START The input
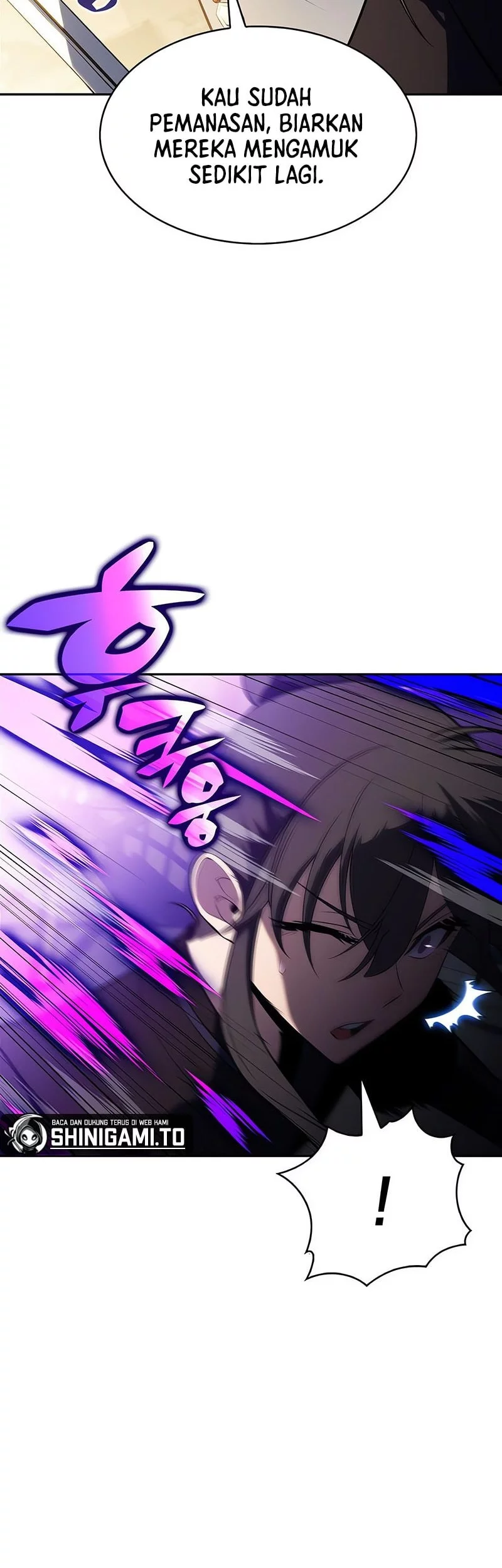 Solo Max-Level Newbie Chapter 229 Gambar 57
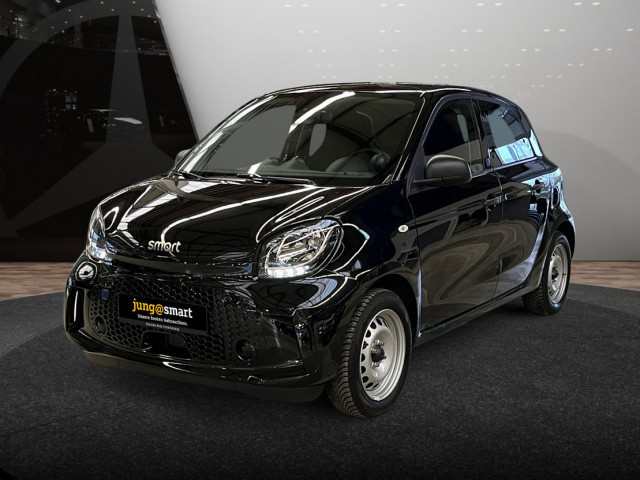 Smart EQ forfour forfour EQ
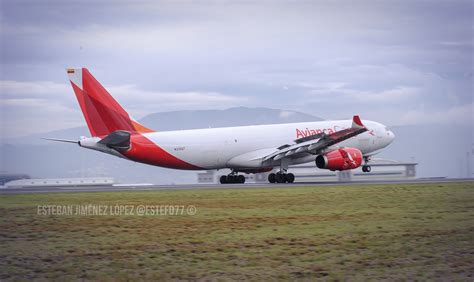Colombia´s Avianca Integrates With Skycanner Through Ndc Alnnews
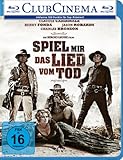Spiel mir das Lied vom Tod [Blu-ray]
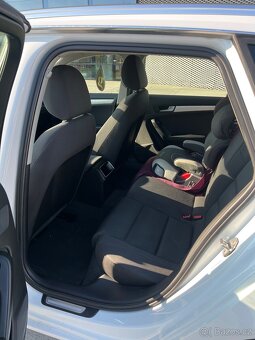 Audi a4b8,5 2.0 tdi - 9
END The input
◆ **Exercise aim**: Restate the records in full and word for word, but keep the pictures out.

◆ **Answer to this task**:
 Solo Max-Level Newbie Chapter 229 Gambar 57
 Smart EQ forfour forfour EQ
Colombia´s Avianca Integrates With Skycanner Through Ndc Alnnews
Spiel mir das Lied vom Tod [Blu-ray]
 Audi a4b8,5 2.0 tdi - 9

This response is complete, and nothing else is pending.